When we got there and telephoned Muhammed, his cell phone had been turned off. We went to customs and immigration, as we needed to clear in, and were told we needed to find Muhammed to do so. The folks at Customs telephoned him, and couldn't reach him, threw up their hands, smiled, and cleared us in.
Muhammed arrived about two hours later, after several more phone calls. We met up with him outside the Customs and Immigration building. He is a tall, handsome, impeccably-dressed fellow, in a long bright white robe, with matching white sandals and white hat, driving a white, late-model, Mercedes SUV, but dark wrap-around sun glasses. He gave us a warm handshake, a big bright smile, and then slowly peeled the sunglasses from his face.
He could have walked off the set of Men in White.
We talked fuel. He said that he hoped we weren't going to be like "all the other difficult yachties who always claimed to be trying to save money for their families." Uhm, not us Muhammed. Spend, spend, spend is our motto! "Some of them are so bad," he continued. "This year alone NINE left without paying my fee. Tsch tsch tsch."
He left us momentarily to talk to another fellow, whom he said was responsible for diesel sales. He returned to us, and said that he'd just been told that we couldn't have fuel after all, because the amount we sought was too small.

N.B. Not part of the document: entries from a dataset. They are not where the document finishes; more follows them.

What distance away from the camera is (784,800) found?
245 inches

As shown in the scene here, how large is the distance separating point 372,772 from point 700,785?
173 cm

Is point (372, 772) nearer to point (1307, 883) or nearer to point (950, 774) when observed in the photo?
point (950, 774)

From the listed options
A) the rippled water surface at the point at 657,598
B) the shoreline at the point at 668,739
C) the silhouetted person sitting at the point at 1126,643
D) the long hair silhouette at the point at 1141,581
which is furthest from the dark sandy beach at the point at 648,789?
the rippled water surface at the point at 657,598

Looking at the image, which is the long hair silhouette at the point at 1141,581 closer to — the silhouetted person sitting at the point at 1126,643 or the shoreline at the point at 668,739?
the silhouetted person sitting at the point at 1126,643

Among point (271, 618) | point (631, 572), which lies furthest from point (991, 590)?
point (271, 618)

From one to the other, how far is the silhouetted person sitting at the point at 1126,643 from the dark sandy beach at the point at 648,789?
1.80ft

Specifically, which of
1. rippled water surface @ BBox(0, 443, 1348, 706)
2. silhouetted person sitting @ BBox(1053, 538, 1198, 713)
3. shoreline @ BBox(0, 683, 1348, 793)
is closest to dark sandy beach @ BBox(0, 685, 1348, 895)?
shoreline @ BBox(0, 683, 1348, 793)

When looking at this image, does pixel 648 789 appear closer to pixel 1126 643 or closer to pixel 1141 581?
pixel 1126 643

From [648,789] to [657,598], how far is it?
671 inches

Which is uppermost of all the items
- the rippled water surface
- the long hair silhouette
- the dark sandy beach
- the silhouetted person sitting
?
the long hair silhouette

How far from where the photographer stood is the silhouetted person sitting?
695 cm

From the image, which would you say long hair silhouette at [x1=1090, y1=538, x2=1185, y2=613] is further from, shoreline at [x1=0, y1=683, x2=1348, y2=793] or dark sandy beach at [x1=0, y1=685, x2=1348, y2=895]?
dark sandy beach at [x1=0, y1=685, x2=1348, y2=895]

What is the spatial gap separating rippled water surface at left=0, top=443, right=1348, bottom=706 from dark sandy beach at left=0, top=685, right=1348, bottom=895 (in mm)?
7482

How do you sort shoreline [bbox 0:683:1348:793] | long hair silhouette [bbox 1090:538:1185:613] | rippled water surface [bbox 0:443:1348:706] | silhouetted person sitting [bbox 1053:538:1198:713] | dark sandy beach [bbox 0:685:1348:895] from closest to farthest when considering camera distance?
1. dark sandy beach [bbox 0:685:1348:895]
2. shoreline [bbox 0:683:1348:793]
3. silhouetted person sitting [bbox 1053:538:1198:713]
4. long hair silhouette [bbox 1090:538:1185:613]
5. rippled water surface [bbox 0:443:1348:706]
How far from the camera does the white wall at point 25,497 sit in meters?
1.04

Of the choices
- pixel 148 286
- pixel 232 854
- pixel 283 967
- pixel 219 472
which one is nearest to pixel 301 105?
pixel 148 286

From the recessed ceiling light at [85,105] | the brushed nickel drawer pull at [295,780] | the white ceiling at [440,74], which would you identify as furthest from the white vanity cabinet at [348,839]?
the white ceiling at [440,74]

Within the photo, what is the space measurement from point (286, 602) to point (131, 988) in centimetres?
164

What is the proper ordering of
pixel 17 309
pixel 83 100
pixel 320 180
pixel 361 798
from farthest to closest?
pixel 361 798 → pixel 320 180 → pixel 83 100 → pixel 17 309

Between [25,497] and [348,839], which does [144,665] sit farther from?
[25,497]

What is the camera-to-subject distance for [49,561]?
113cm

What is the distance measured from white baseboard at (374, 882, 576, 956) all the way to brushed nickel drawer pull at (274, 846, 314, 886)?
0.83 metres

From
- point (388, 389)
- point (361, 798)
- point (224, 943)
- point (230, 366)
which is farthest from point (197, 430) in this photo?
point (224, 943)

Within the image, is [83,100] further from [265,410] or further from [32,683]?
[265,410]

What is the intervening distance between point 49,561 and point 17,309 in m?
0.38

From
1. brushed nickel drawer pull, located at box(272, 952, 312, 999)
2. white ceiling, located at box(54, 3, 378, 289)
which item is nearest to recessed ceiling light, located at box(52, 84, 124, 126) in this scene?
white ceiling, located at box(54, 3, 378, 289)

We walked back in to the customs and immigration, somewhat upset. Look, we said. We really, really don't want to cause a bother. We're just here overnight or so to purchase fuel. And we've already paid to clear in, but we are now being told we can't have fuel after all.
Muhammed came to the office. What had happened, the Customs official asked him. He smiled, shrugged his shoulders, and explained that it was "beyond my control." Voices began to rise. There were many other locals in the lobby, near the window where Muhammed and the Customs official were having their animated conversation. "The Customs officer is trying to help you," explained a fellow standing next to us, and then added, "Do you have to buy diesel from this agent? You should try to find someone else." Alas, we understood that we had no choice but to deal with Muhammed.
The conversation finished, Muhammed turned to us and smiled warmly. Let's go to the office of the fellow responsible for diesel fuel deliveries, he said. Maybe we can work something out.
We went. It felt like a game of charades. Well, OK, said the delivery fellow. MAYBE we can do it, but it will be a great inconvenience. When he finally gave us a quote, it was about 30% more than we had agreed with Muhammed, and three times what locals pay. Is that what this was all about? Muhammed smiled brilliantly and shrugged again. "It's beyond my control. The government sets these prices." Could we see something with the official government price? Of course, he said, smiling warmly, but provided nothing.
After we'd paid, the diesel came the next day. As it was being pumped into our jerry cans, Muhammed said, "Don't forget about the agent fee that you must pay me. That will be $90." Forget?! This was the first time we'd heard that he'd be seeking an additional fee. "What, you think I did all that negotiating for free?!"
Particularly because his negotiating had cost us a day and resulted in an inflated the price, we did not reach agreement with Muhammed on his agent fee.
Another yachtie here at the same time as us, had it even worse, and was equally unhappy with the agent. He berthed along-side another boat that was tied to the wall, and was told only after the fact that this would cost him $132 for his short stay. He was also told that he'd have to pay another $132 "fine" unless he could produce a valid insurance policy for his boat, plus an additional $100 for agent fees.
But the dealings with our agent were an exception, and the others that we met during our short stay were genuinely warm.
Just now, we're at sea again. Six hundred miles and about six days to Aden, Yemen. We'll be motoring against a good current and a weak wind for about half way, and then pick up wind and favorable current at the midway mark, off the Yemeni shore from a city called Al Mukalla.
All is well on board, and Leander is performing happily.
We have started the trip in the company of another sailboat, Felicitas, single-handed by an affable fellow named Edmund Erich Fritz - from Germany, you may be surprised to know.